Opinions

Trump’s Strategic Plan vs NY Times’ Fearmongering: A Critical Analysis



Economy watch: Trump Has a Plan

“A recent MSNBC opinion piece” inadvertently explained “the benefits” of the Trump economic plan, points out Andy Puzder at Fox News. The piece complained that “ ‘Trump is obsessed with the macroeconomics’ ” and has a “ ‘big-picture, 10,000-foot view of the economy.’ ” Huh? “No one should criticize a presidential candidate” for being “ ‘obsessed’ with addressing macroeconomic issues such as inflation, wages, interest rates, economic growth and the deficit,” issues central to people’s voting decisions. Harris “has no plan” for those issues, except she has “unabashedly praised the current plan, a failed big government hodgepodge of massive spending and increased regulatory pressure called Bidenomics,” which put us in this mess. Trump’s plan involves “cutting taxes, slashing growth-killing regulations, and incentivizing domestic energy production, including fossil fuels.”
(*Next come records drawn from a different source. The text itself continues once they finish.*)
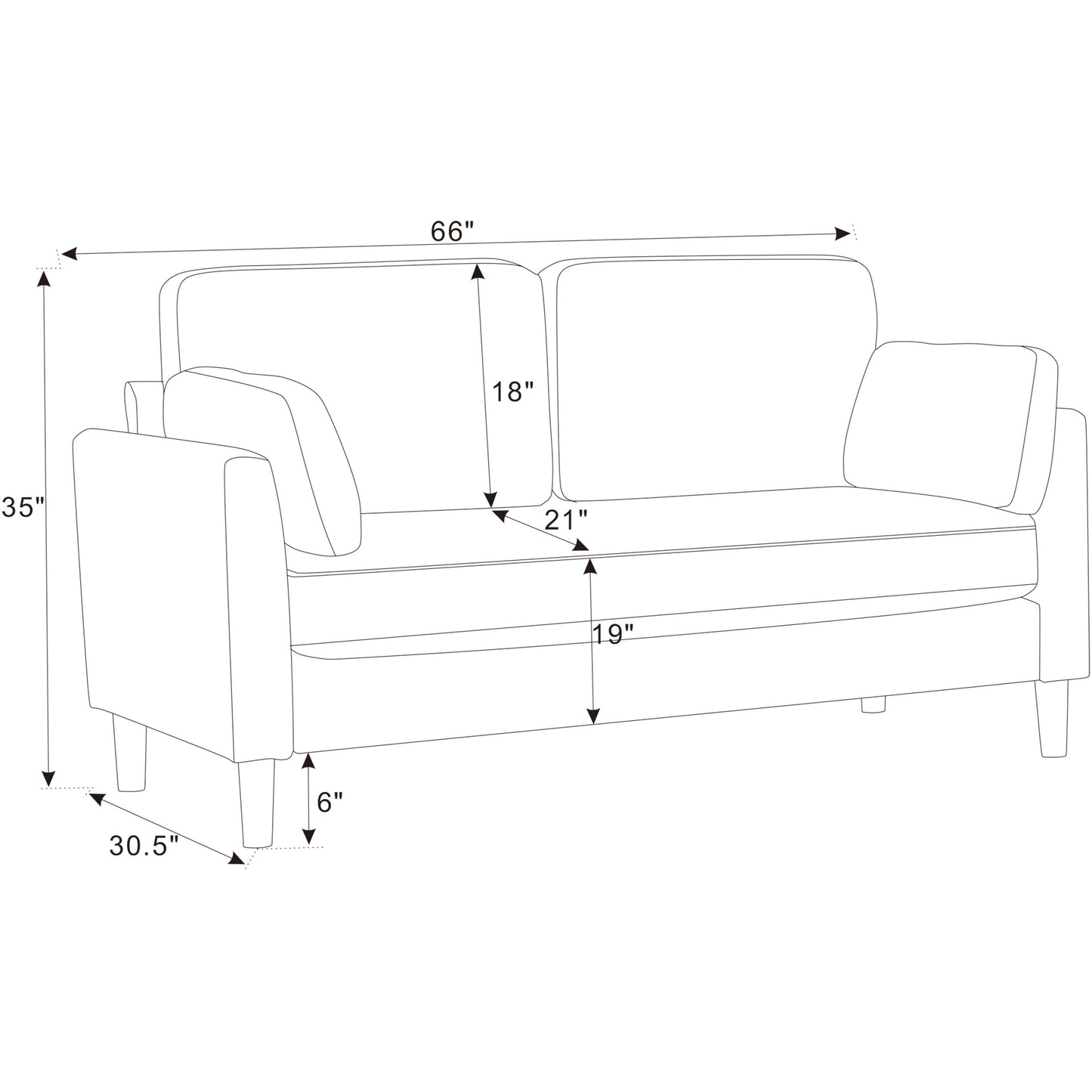 Modern Minimalist 2-Seater Sofa with sturdy wooden legs,plush backrest and armrest cushions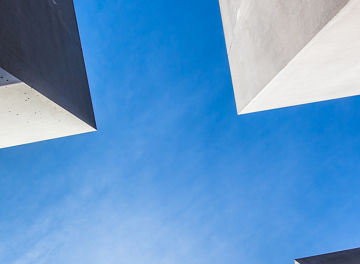 Brilliant architectural pieces shot from a low angle with blue sky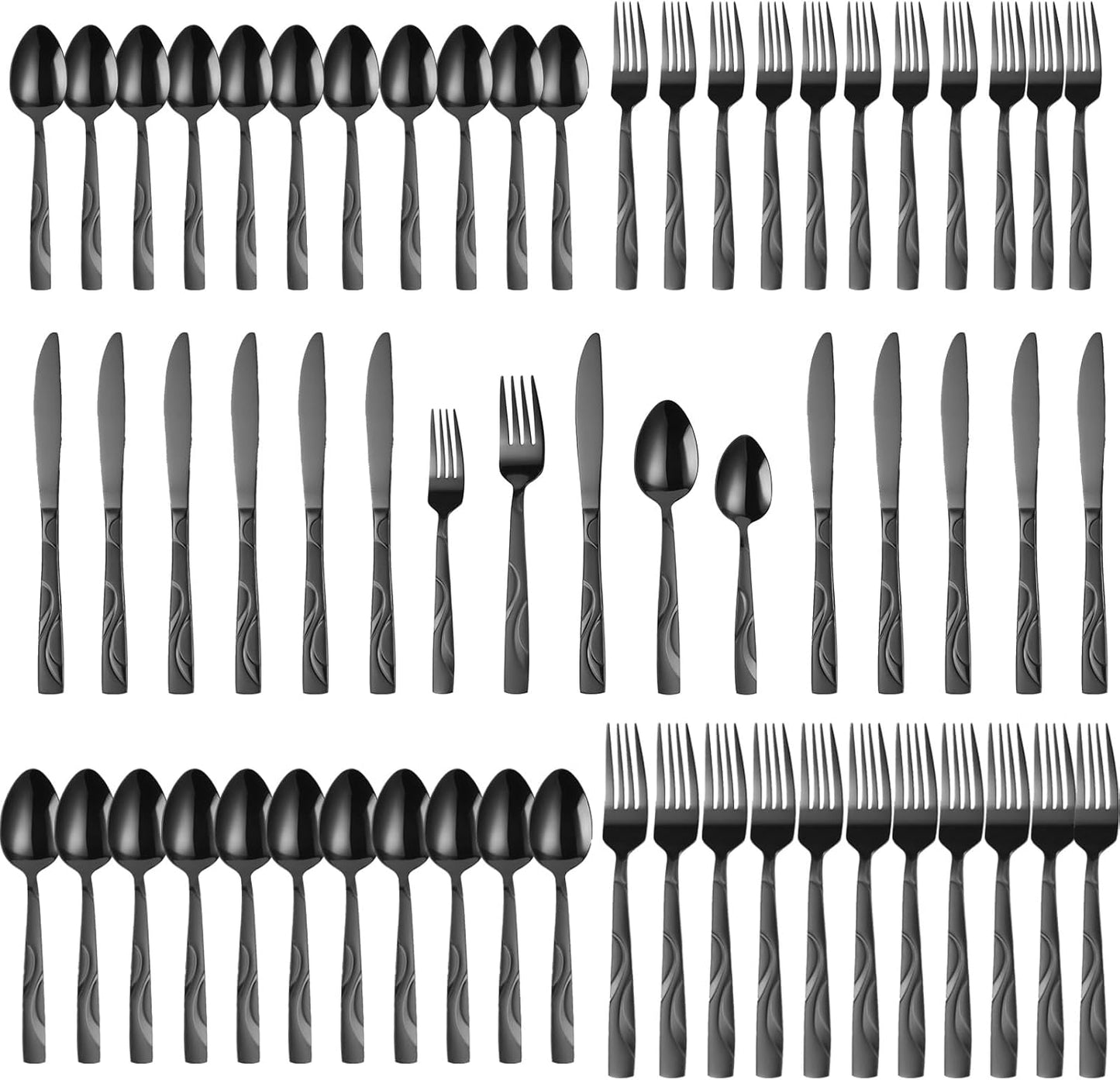60 Pieces Black Silverware Set for Elegant Dining Experiences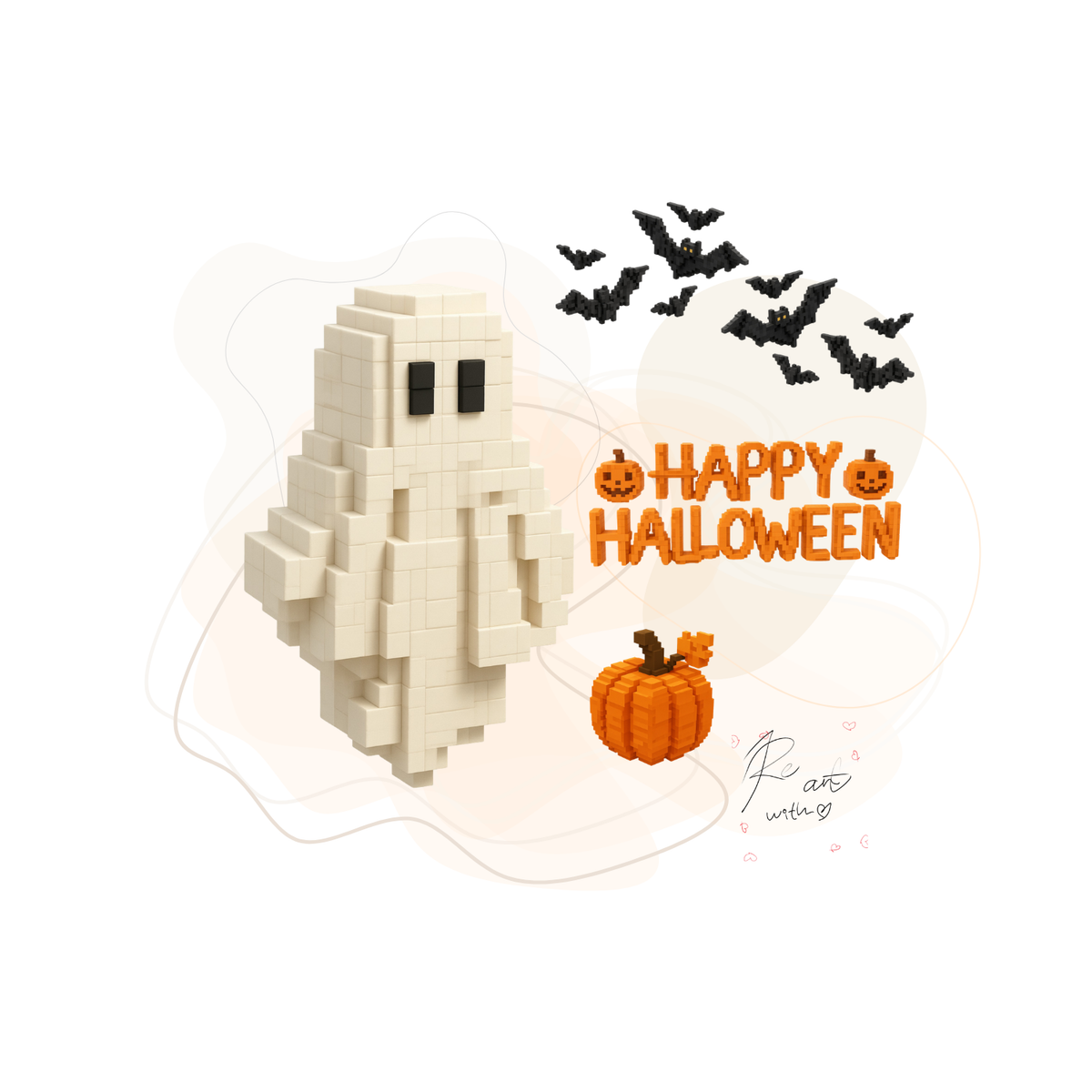 Halloween Ghost Pixel Art Greeting Card 5x5 inch by re arts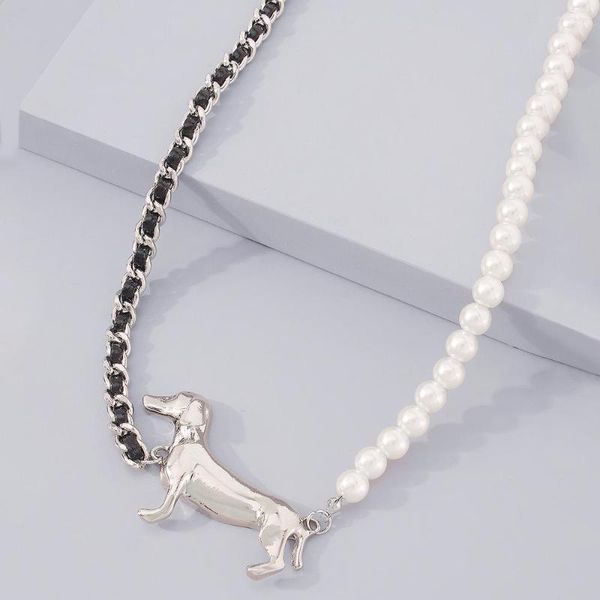 Colar tendência de pérola para mulheres costura de cadeia Clavicle Dachshund Metal Pingente Jewelry Design Charm Gilrs Collar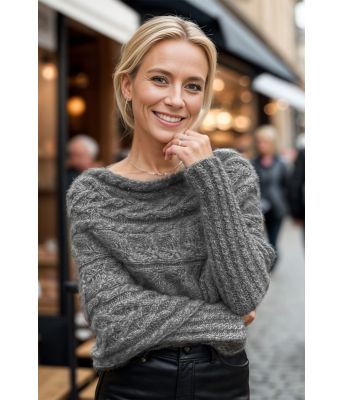 Mørkegrått Leafy sweater scarf - Strikkia 2024-052-315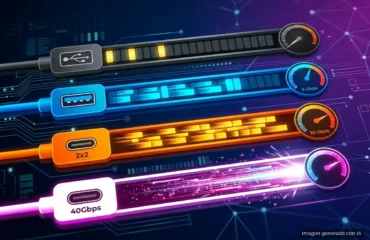 Cuatro cables USB de colores con indicadores de velocidad de 5, 20 y 40 Gbps. Imagen generada con IA.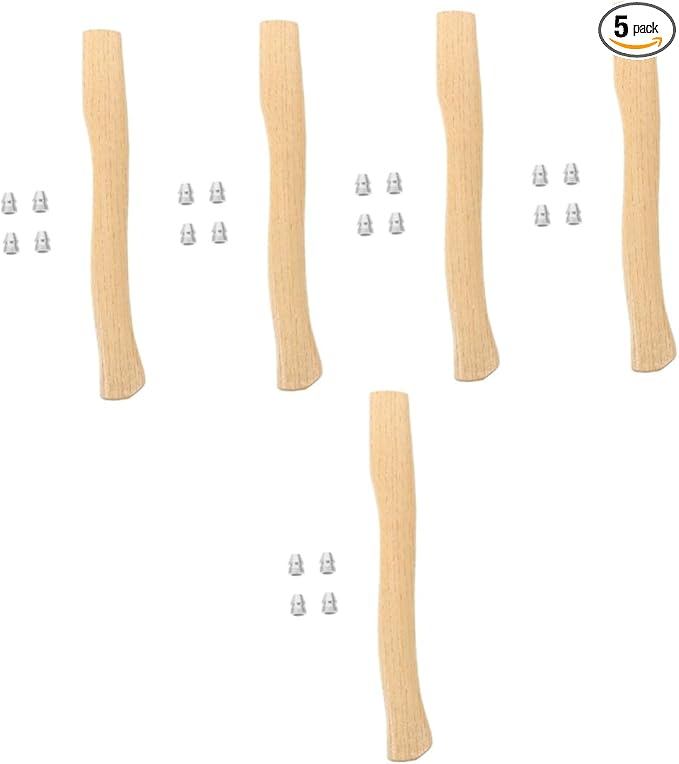balacoo 5sets Wooden Axe Handle Replacement Hatchet Grip Ergonomic Design for Firewood Cutting Includes for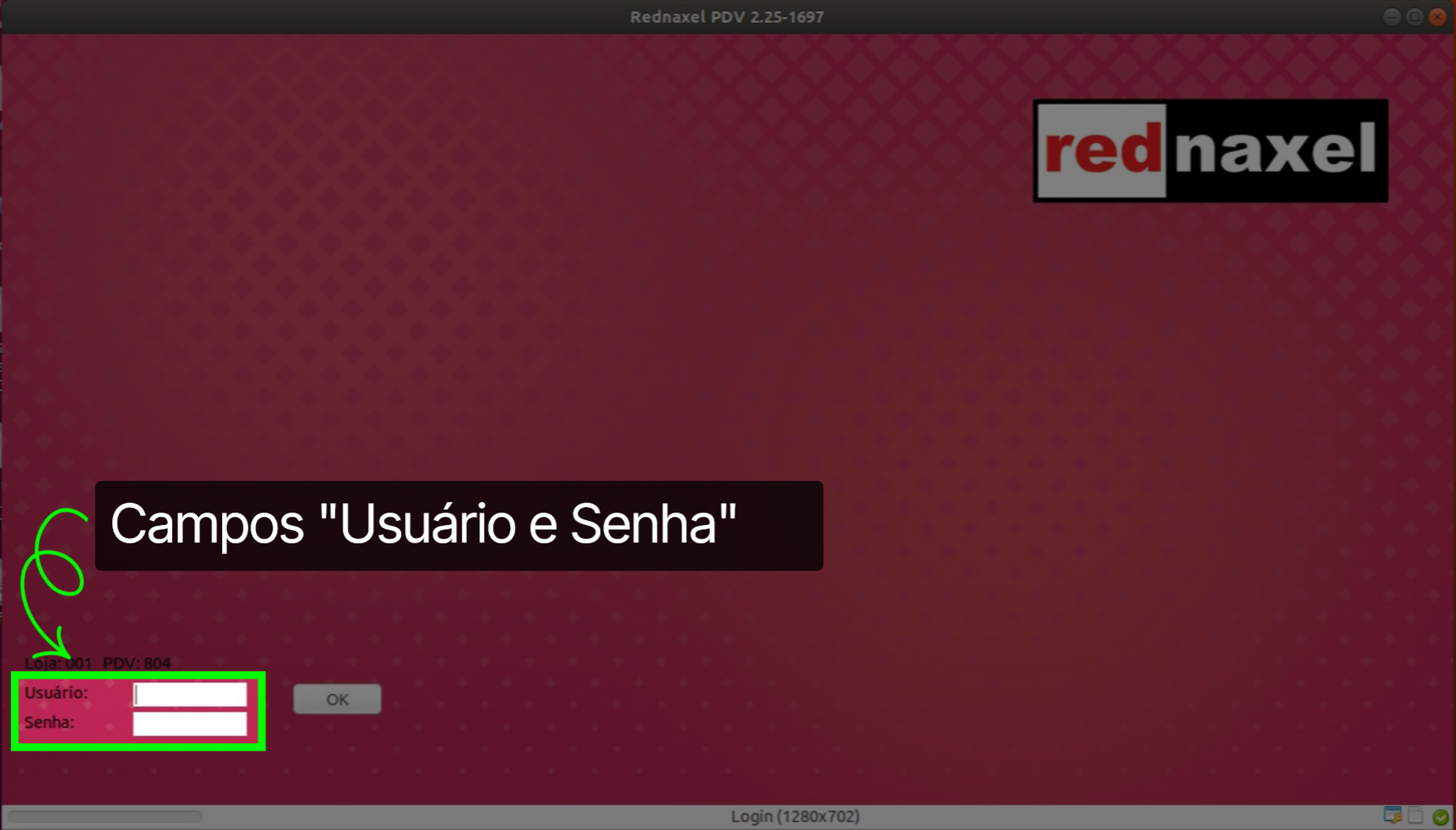 PDV Tela Login: 'Campos Usuário e Senha'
From the right: Dishonest Times Fearmongering

“The New York Times has always charged Trump with demagoguery,” but now makes his “allegedly darkening rhetoric an obsessive theme,” though “Democrats routinely traffic in fear-mongering” against the right, seethes City Journal’s Heather Mac Donald. The Times’ “crusade” just reached “a new level of duplicity” as it claimed Trump has “openly suggested turning the military on American citizens simply because they oppose his candidacy.” In fact, “Trump said no such thing”; the quote the Times cites was in response to a question about “the possibility of riots breaking out if Trump wins.” It is the media’s “dishonesty, not Trump’s worldview, that is becoming increasingly dark and that threatens the possibility of civil coexistence.”

Foreign desk: A Perilous ‘Escalation’ Phobia

“When it comes to war, President Biden and Vice President Kamala Harris couldn’t be more self-contradictory,” marvels Shay Khatiri at The Wall Street Journal. They tout their “unwavering commitments” to Israel and Ukraine but “hedge by trying to restrain Israelis and Ukrainians.” Why? They are “extremely risk-averse” about “escalation.” Yet their fears always “prove baseless,” and anyway, “escalation prevention isn’t the political objective of war; victory is. Escalation management is a tool that serves a political purpose.” If Harris becomes president, “expect more of the same” — and that “bodes ill for America’s national security and global stability.” Iran will “almost certainly” keep threatening regional war. “Vladimir Putin will test her by returning to nuclear threats.” Fact is: “The phobia of escalation will only invite more war.”

Eye on Albany: Hochul’s Energy Double Standard

Coca-Cola last year announced plans for a massive “milk-processing facility in Monroe County,” with “few details on how such an energy-intensive operation could fit within Albany’s strict climate rules”— and, fumes the Empire Center’s Ken Girardin, “it won’t have to” explain. The milk plant, a project touted by Gov. Hochul, won the state Public Service Commission’s OK to use “natural gas to run the plant.” Yet that conflicts with “the state’s greenhouse gas goals,” and the PSC is “invoking” the Climate Leadership and Community Protection Act “as a weapon against proposals to improve gas availability or reliability” for others. New York state now has two types of projects: “those scuttled because of CLCPA, and those getting the all-clear from high places to proceed despite it.”

Campaign beat: Dems Driving Doubters to MAGA

“Vice President Kamala Harris, her surrogate Democrats and the left-leaning legacy media are all making me — a conservative who is not MAGA in any way — actively want to vote for former President Donald Trump,” confesses USA Today’s Ingrid Jacques. They emphasize her “potential to make history as the country’s first female president,” yet most people care more “about her policies — or lack thereof.” She “has so poorly defined what her presidency would look like and what she actually believes, she’s resorted to focusing squarely on Trump and what’s happened in the past.” Between the “nonsensical preaching on democracy, the media’s harping against Trump and liberals playing the woman card, I’ve had enough. And I may do exactly what they’re hoping people don’t: Vote for Trump.”